## [Reading text]
>>>

# So I just started listening to GG



## JahDucky (Jan 11, 2010)

And when I get into an artist, if I have the tools, I try to figure out more about them through biographies, interviews and people views on that artist. Ive gotta tell ya I really like GG. Not because hes "real punk rock" but because he practiced what he preached and even some of his views on the world....I even agree with something he said about parenting! 

GG was being pummeled with hatred on Jerry Springer(in the days before it became a soft core gg show) by guests and one asked him how he would feel if someone raped his daughter, because he brought up that he raped people at his shows. GG told the woman that if someone raped his daughter he wanted her to be stronger after not pity herself and be weak and that the next time someone tried to rape her she would be able to use that strength she built after the first time to deal with the situation and not remain a victim... I want that for my kid too! I dont want my kids to pity themselves and hate life for what happened. I want them to be stronger people afterword. If your weak with self pity....you wont be able to get out of situations like that at all ever. But if you build yourself up then hell yeah! You have a fighting chance the next time round.

GG's music if fun too. Poppy sometimes and then(because its not my lifestyle) just plain silly. So I guess Im a bit of a GG fan now. I would have kicked it with that guy back in the day. Maybe babysat fer him


----------



## Komjaunimas (Jan 12, 2010)

Like arrow said, its possible to see everything he does at gutter punk places. Here in east europe anybody could pull that kind off shit off. Hell we even play games called "freckles" somebody shits on the table, if its solid you add a bit water, everybody puts up their faces as near as posible to the shit and somebody slaps the shit with their palm, the one who has the least shit on his face wins  Being drunk and stupid gives your mind vast oportunities for letting your imagination run free


----------



## keg (Jan 12, 2010)

Komjaunimas that game sounds like fun.i think i will try to play it today.most likely will get my ass beat.About GG, someone gave me a blank tape of his songs in the mid 80s.i thought it was good stuff.i did not know about his ACT or all the stuff he did at gigs.i only knew what i heard and i liked it,still do.


----------



## dirty_rotten_squatter (Jan 12, 2010)

<<<

## [Short exercise]
Reproduce the passage of the forum thread about GG from "## keg (Jan" to "dirty_rotten_squatter (Jan 12, 2010)". The entries were drawn from a different source.

Some entries:

>>>

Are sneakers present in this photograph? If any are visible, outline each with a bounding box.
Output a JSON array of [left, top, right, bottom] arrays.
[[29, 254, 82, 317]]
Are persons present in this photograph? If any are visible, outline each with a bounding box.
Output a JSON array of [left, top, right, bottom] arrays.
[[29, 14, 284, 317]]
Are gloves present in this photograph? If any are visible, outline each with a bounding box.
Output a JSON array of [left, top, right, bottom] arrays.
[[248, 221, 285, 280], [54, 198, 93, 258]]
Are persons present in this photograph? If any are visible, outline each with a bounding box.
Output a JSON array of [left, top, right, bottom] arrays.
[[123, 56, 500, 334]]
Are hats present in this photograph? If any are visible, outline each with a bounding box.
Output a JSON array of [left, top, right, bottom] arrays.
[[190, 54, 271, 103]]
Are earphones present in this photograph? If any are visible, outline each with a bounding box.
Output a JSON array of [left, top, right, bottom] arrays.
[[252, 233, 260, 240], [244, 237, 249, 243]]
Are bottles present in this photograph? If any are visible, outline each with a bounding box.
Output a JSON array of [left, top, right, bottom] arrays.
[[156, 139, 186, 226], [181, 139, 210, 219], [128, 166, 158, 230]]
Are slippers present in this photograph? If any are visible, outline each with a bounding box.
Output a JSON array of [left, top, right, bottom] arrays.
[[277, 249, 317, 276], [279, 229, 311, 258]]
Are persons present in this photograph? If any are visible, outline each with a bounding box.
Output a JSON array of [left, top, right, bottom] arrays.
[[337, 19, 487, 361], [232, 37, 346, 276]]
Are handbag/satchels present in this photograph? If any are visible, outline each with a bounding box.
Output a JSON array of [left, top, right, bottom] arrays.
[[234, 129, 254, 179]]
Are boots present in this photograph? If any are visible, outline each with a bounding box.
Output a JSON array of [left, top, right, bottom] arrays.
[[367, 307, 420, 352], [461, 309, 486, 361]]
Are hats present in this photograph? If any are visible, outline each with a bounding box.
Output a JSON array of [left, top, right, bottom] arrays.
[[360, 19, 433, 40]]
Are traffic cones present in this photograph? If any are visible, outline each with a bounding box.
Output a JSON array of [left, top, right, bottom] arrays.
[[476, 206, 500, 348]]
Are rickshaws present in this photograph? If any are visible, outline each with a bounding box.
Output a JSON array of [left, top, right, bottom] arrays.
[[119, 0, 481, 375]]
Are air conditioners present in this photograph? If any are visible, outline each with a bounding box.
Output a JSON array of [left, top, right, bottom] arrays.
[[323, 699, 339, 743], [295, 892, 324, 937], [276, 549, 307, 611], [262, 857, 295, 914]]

<<<

## [Full answer]
## keg (Jan 12, 2010)

Komjaunimas that game sounds like fun.i think i will try to play it today.most likely will get my ass beat.About GG, someone gave me a blank tape of his songs in the mid 80s.i thought it was good stuff.i did not know about his ACT or all the stuff he did at gigs.i only knew what i heard and i liked it,still do.


----------



## dirty_rotten_squatter (Jan 12, 2010)